**SUPPLIED DATA:**
□ □ □ □ □ □ □
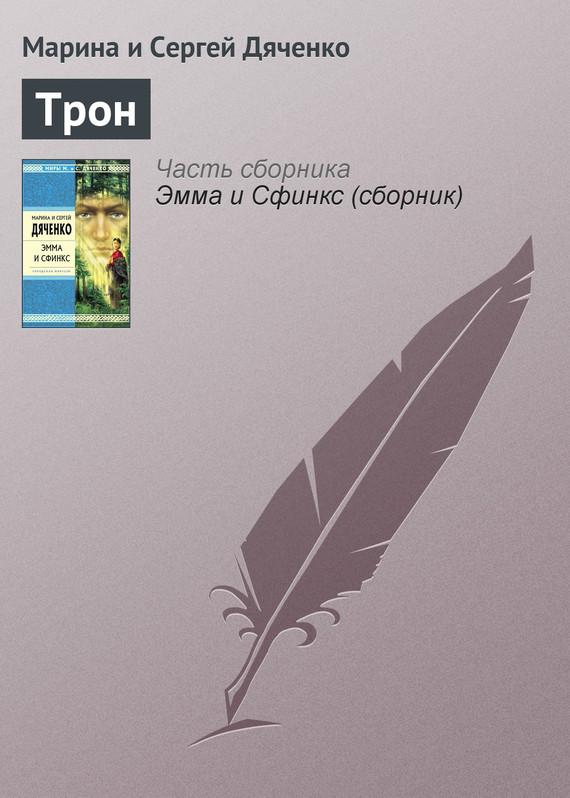 Обложка книги  - Трон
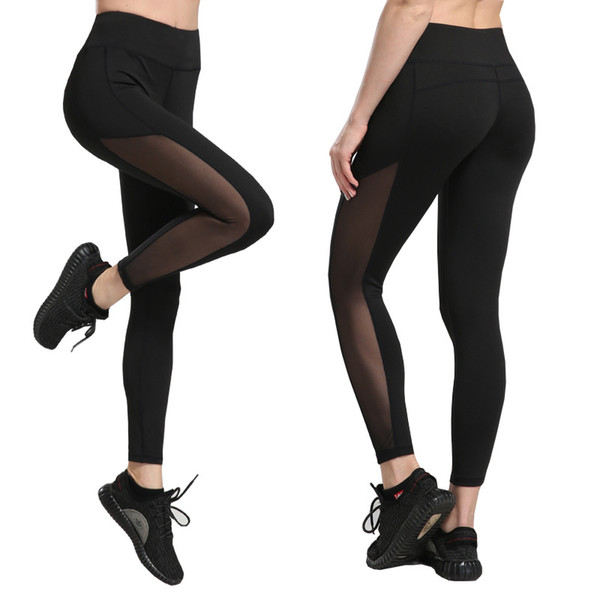 Legging sport de course pour femme taille haute unie Yoga jeans d'entraînement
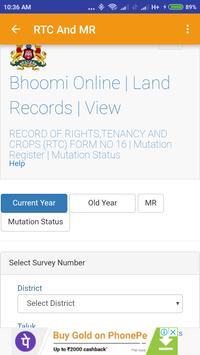 Karnataka Bhoomi Land Records - ಕರ್ನಾಟಕ ಭೂಮಿ screenshot 2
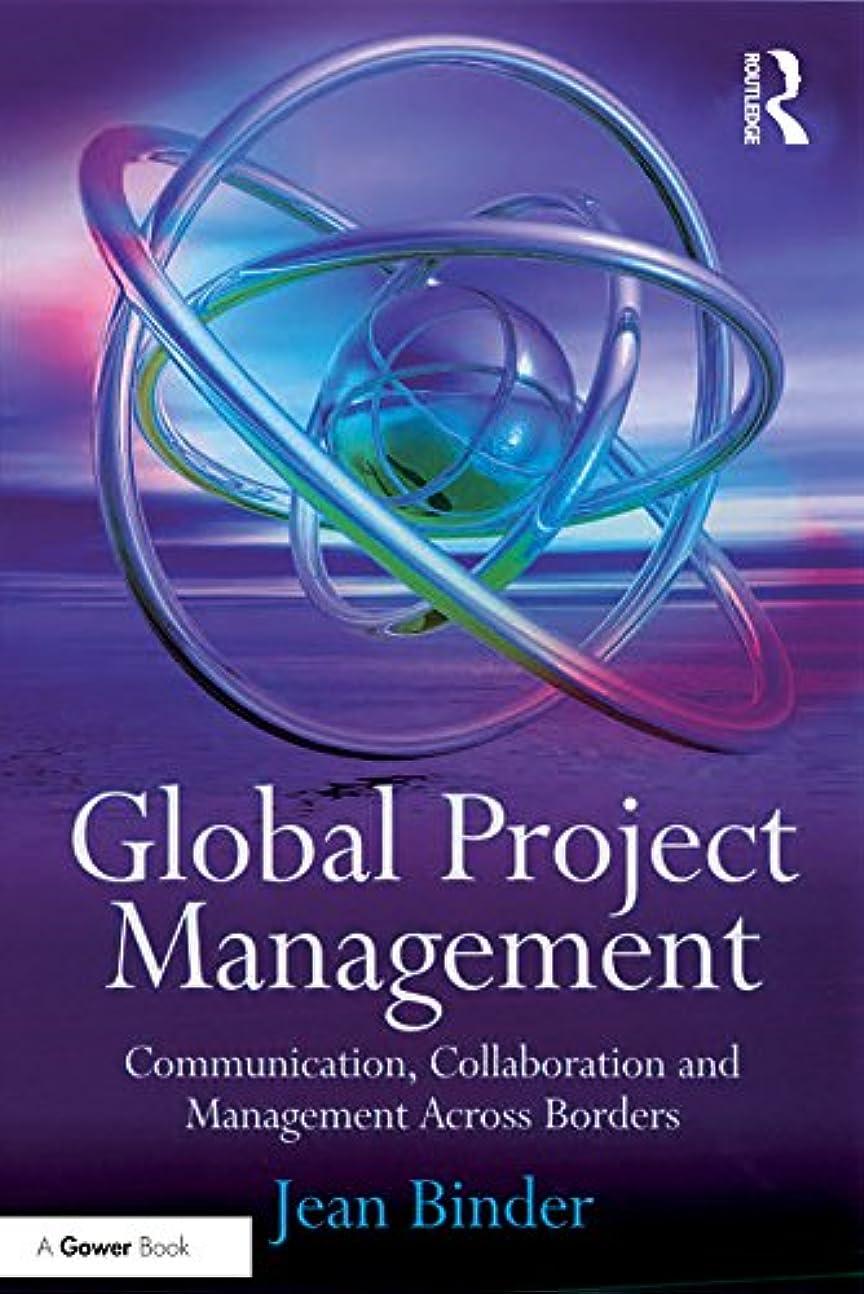 エジプト人残忍な概念Global Project Management: Communication, Collaboration and Management Across Borders (English Edition)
□ □ □ □ □ □ □
**EXERCISE REQUIREMENTS:**
With the pictures left out, output exactly the lines that begin at the line containing "Legging sport de" and end at the last line of the material.

**EXERCISE ANSWER:**
 Legging sport de course pour femme taille haute unie Yoga jeans d'entraînement
 Karnataka Bhoomi Land Records - ಕರ್ನಾಟಕ ಭೂಮಿ screenshot 2
 エジプト人残忍な概念Global Project Management: Communication, Collaboration and Management Across Borders (English Edition)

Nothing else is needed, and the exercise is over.